One Battle After Another is the culmination of PTA’s career. Years of honing his craft had him ready to make this masterpiece. His idea is a master stroke: how do young revolutionaries and fascists grow old? From there, he crafts a giant 3 piece arc. The directors starts by cramming The Battle of Algiers into the first act, showing us how the French 75 operate as an organization. Their origin story dovetails with Steven Lockjaw’s: a fascinating, diabolical creation by Anderson and Penn who’s always ready for war because he’s constantly at war with himself. After that’s over, we move into the present day for Bob, Willa, and Lockjaw.

This middle section is PTA magic. All the rich themes he introduces into the first act get explored magnificently here, especially through the relationship between Bob and Willa’s sensei Sergio St. Carlos (Benicio Del Toro): performative rebellion, action vs. emotion, Rorschaching religion, casualties of war, true power, generational misunderstandings, etc. It’s simultaneously very scary…and amusing, a tonal mishmash that only a great director like PTA can figure out and work into his movie pretty seamlessly. Sequences this good are rare, so when you’re lucky enough to notice you’re in one like I was here, I couldn’t help but find myself locked in, eagerly awaiting the next incredible, propulsive, moment.

These blocks have been building to the big finale. The director takes another genre turn here, as we go into some unholy modern Western fusing Hell or High Water with Sicario. Each main character left gets their logical conclusion (a practical, sobering mixture of good and bad), but we get there with a little PTA pizazz.
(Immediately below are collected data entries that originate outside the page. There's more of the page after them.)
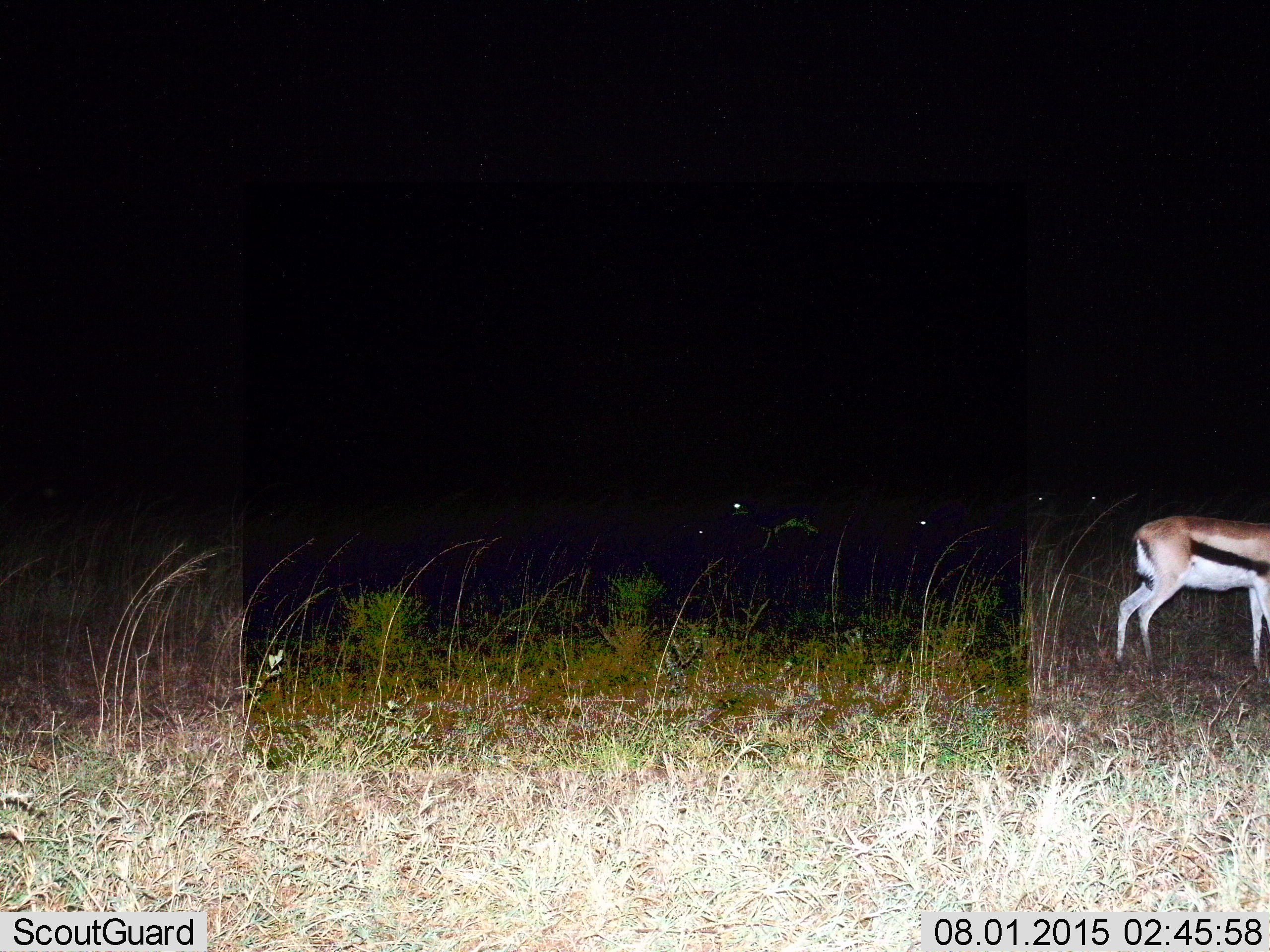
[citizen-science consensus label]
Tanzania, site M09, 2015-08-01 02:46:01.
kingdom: Animalia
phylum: Chordata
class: Mammalia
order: Artiodactyla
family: Bovidae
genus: Eudorcas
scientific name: Eudorcas thomsonii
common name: thomson's gazelle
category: gazellethomsons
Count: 1.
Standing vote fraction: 100%.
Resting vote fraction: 0%.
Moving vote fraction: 0%.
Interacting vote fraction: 0%.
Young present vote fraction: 0%.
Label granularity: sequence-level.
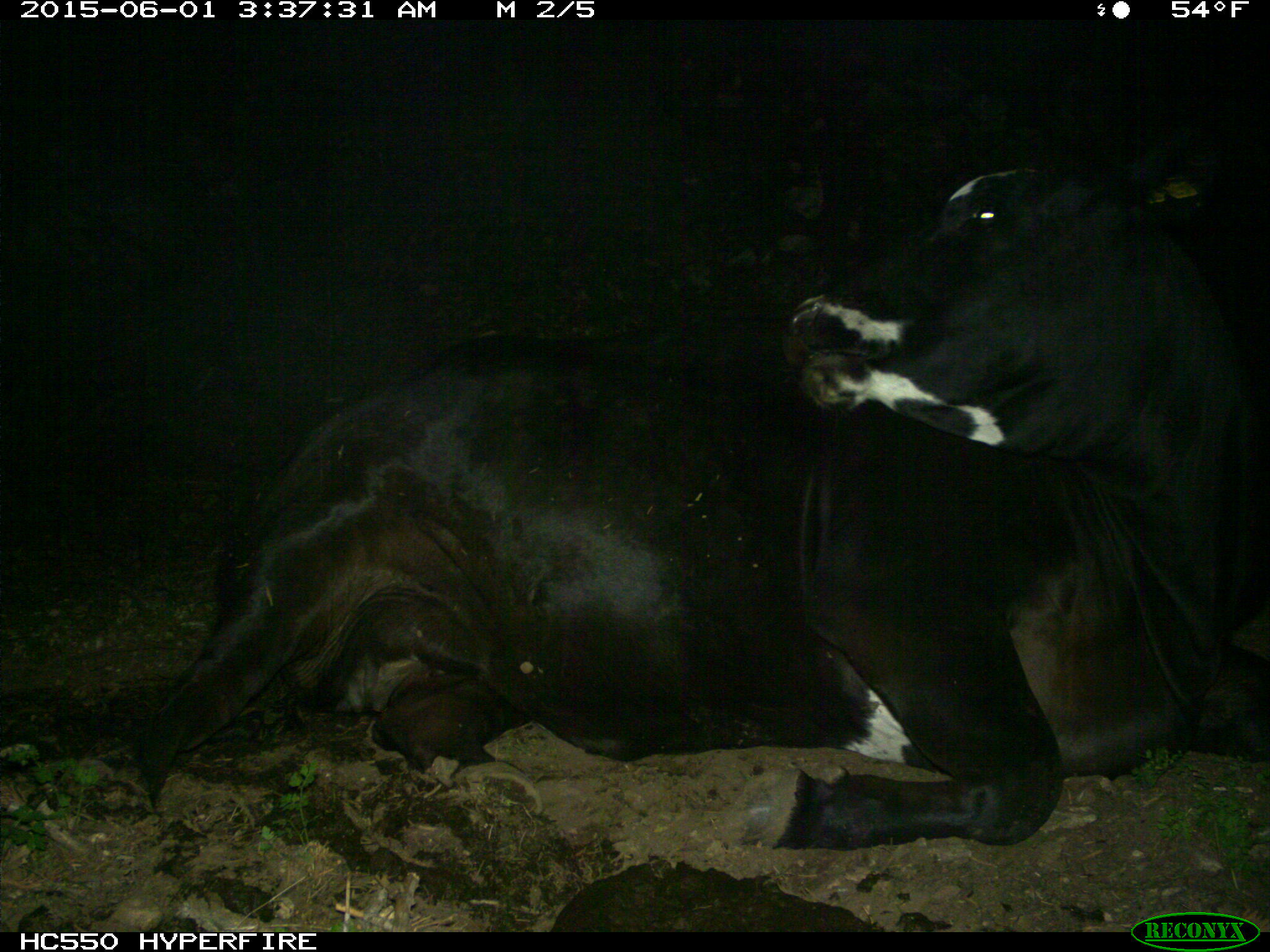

There’s a giant sequence at the end that uses the landscape in a way I’ve never quite seen before, building up all sorts of tension towards an exciting conclusion that will have you wanting to stand up & applaud. The acting is top notch, from people you’d expect (Sean Penn, DiCaprio, Del Toro), and people you wouldn’t: for her first film, Chase Infiniti holds her own against some of cinema’s best, a testament to her magnetism and the character she crafts out of Willa Ferguson.

Ignore the running time (2hr, 45 minutes). Roger Ebert said it best: “no bad film is too short, and no great film is too long.” The great critic would have adored One Battle After Another, and its director, Paul Thomas Anderson, for the true epic of cinema he crafts with this amazing film. Between this one and Sinners, outsiders can get a full understanding of The United States of America, in all its grandeur…and horror.